**WHAT THE EXERCISE ASKS**
Repeat the lines of the data that follow, please, starting at the first and stopping after the one with "A: Mouse species (Rodentia).".

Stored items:
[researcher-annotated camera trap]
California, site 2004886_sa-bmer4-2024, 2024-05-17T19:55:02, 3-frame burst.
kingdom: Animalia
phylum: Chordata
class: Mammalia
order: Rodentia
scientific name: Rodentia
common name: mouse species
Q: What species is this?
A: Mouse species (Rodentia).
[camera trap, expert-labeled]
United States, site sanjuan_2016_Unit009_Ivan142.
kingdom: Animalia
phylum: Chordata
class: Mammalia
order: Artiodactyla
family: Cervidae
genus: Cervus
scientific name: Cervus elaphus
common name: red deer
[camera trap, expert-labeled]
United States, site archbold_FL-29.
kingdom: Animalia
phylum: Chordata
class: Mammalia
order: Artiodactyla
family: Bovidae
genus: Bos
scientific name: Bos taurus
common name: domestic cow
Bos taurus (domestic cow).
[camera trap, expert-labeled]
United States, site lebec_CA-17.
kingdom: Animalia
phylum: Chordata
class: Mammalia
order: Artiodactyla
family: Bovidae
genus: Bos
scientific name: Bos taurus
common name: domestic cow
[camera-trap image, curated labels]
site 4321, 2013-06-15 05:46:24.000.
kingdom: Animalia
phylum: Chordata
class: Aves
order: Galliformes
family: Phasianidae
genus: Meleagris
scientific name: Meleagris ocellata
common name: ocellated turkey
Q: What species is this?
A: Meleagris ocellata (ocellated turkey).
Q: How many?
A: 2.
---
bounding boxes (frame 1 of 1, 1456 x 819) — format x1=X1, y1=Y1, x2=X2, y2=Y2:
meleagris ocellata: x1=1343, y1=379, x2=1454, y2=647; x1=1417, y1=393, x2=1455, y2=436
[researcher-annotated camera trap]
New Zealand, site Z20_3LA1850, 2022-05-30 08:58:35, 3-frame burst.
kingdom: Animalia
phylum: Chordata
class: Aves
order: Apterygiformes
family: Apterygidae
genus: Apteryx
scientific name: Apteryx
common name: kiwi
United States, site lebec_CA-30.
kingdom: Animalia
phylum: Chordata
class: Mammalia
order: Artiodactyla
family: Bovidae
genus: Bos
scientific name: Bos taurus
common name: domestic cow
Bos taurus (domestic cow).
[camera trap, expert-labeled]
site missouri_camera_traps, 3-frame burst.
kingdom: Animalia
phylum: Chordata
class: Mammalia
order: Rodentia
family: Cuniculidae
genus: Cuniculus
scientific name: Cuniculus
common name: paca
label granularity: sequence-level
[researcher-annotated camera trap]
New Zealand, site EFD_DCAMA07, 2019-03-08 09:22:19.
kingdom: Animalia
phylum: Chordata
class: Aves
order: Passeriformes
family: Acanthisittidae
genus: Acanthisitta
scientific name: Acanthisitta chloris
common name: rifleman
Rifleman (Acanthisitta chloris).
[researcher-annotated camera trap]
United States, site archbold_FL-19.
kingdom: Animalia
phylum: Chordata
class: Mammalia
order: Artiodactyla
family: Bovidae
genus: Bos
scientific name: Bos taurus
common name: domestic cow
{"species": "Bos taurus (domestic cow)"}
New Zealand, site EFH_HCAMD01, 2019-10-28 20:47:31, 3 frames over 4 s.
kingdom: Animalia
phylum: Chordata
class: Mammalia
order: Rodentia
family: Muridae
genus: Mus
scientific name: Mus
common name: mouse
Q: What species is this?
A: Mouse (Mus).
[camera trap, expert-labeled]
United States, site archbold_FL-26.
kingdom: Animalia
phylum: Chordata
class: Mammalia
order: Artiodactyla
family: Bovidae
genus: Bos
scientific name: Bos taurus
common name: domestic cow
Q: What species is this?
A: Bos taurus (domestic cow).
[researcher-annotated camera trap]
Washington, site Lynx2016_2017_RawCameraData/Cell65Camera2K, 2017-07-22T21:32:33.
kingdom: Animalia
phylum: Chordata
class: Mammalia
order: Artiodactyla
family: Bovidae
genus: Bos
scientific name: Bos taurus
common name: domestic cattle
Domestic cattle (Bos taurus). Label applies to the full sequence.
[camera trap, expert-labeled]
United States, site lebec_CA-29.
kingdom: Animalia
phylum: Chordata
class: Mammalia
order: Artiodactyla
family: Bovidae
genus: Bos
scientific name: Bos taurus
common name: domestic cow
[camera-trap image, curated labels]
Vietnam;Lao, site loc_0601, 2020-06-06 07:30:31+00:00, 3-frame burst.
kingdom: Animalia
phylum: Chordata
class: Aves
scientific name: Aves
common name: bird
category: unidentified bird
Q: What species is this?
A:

**ANSWER BOX**
[researcher-annotated camera trap]
California, site 2004886_sa-bmer4-2024, 2024-05-17T19:55:02, 3-frame burst.
kingdom: Animalia
phylum: Chordata
class: Mammalia
order: Rodentia
scientific name: Rodentia
common name: mouse species
Q: What species is this?
A: Mouse species (Rodentia).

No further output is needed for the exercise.